## Your instructions
List each line of the listing below that contains the word "nearest".

## Material
--- start ---
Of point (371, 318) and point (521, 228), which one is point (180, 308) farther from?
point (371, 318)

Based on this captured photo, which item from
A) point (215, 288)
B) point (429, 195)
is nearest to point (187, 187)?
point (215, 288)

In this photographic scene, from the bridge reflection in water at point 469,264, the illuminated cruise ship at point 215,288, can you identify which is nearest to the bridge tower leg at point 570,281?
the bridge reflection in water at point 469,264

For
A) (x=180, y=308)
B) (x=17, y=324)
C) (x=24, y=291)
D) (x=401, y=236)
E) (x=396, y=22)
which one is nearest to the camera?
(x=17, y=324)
--- end ---
--- start ---
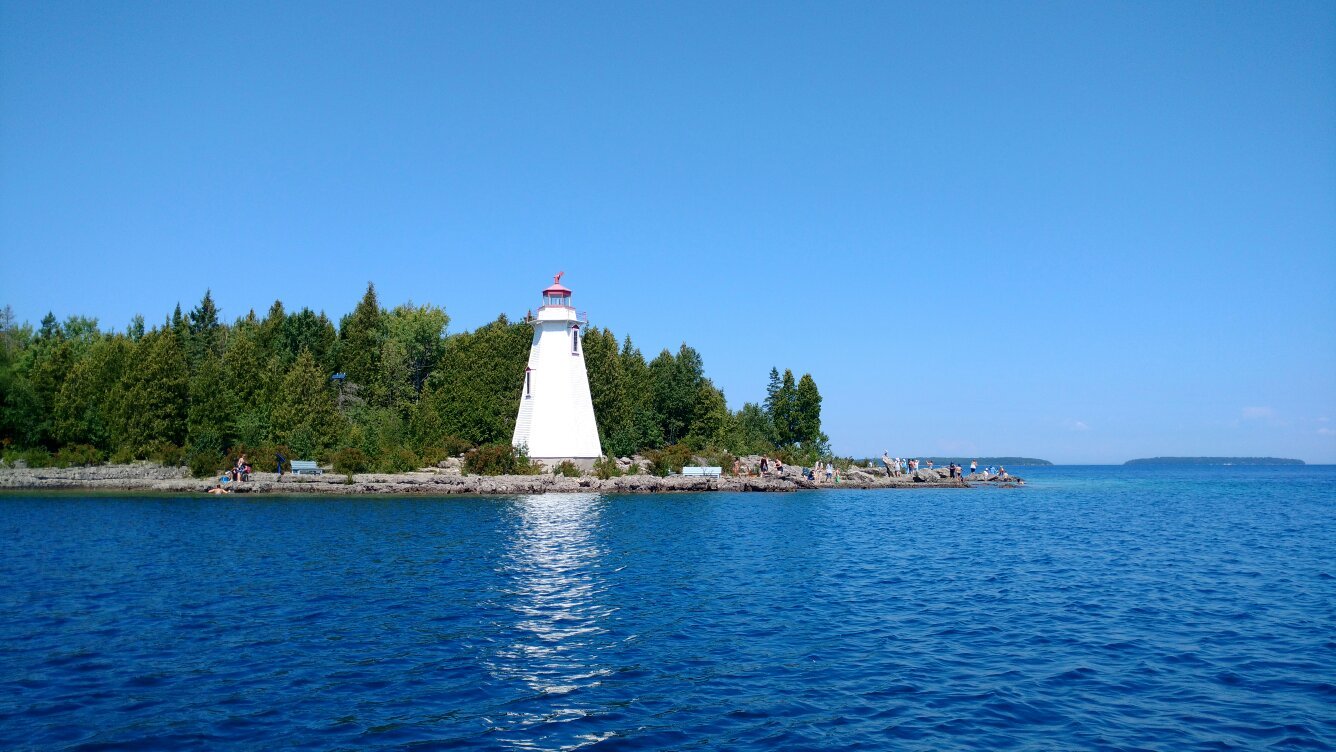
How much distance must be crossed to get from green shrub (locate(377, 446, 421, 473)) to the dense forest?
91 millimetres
--- end ---
## Answer to this problem
is nearest to point (187, 187)?
In this photographic scene, from the bridge reflection in water at point 469,264, the illuminated cruise ship at point 215,288, can you identify which is nearest to the bridge tower leg at point 570,281?
which one is nearest to the camera?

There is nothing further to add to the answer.